No words can describe
what remains in us of our samskara –
traces of our ancestors, our shringara –
this world our ornament
making us who we are.

Yet nothing, everything touches
the fountainhead gushing from within us,
moving like a lover,
graceful as lightning,
creating us afresh with each drop of Time.

Making us not fearful, not holding back,
not simply doing one’s duty
but taking flight like the smile of a camel.
 

COCONUT MILK



MMy basket was heavy with shopping,
but the coconut milk was missing.
Sainsbury did not have the ready-to-cook
variety, in a tin, made in Thailand –
creamy as full-fat milk and just as silky.

Will this do? The kind, withered shop assistant
asked, handing me a solid cake of coconut milk.
I smiled; he smiled, shuffled off, satisfied.

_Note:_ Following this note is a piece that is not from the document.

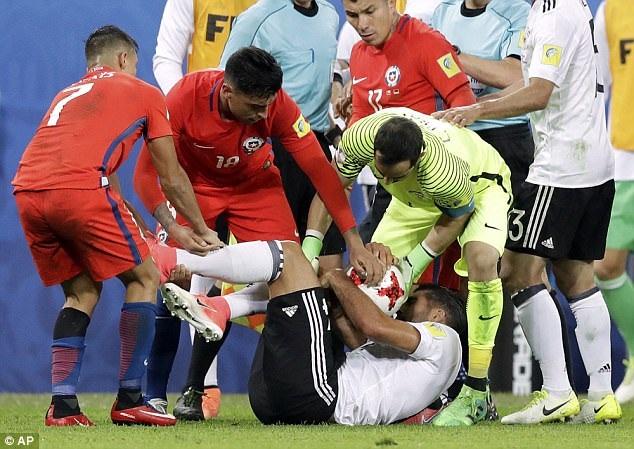 Tiền vệ Emre Can của Đức đau đớn sau một tình huống va chạm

That evening I cook the prawns
with fine-chopped onions, mushrooms, tomatoes
stirring in slivers of the milk.

The flavors waft through wide open windows into the sunset.

Moving to the rhythm of old Hindi film songs
you loved to hear, I savour your presence, father.
The sun retires behind
trees that sway to the raga and rasa of living –

I see that like the sun, moon and stars
you are always there, though briefly revealed.
Our paths diverge, and we must let go…

Sprinkling freshly chopped coriander leaves,
ground garlic and crushed chilli on the curry,
my eyes are blinded with grief and a child’s fury.



LONDON: 7th July 2005

A sudden explosion of light,
flash of yellow, blinding
the splinter of glass in my eye –
then silence as if thunder had lost its calling
stunned by the madness of men,
the brain’s beating tide of blood drumming…

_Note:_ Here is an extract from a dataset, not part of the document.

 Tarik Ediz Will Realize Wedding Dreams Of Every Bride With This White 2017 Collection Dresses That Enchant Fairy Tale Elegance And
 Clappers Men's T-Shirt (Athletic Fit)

People wearing fear on their faces
mouths distorted, screaming
came pouring out of the tunnel
like black smoke, gasping, limping,
stumbling over bodies lying
in the Underground station
some unaware of limbs missing.
Is this our 9/11; terror unfolding?

Unable to protect myself from danger
(I had marched against the war)
I lay paralysed on the bloodied floor
each cell in me a soldier…

Who would not rather live with or without a god?
Trapped in hell, my thoughts were of you
my children, and you whom I hold dear.
Clinging to hope in a dark, cold shelter,
fist tightly wrapped round an angel’s finger
no more a stranger, my fire fighter.

Returning from death’s domain
Life can never be the same again.



11th July 2005

(On the 10th anniversary of the massacre in Srebrenica)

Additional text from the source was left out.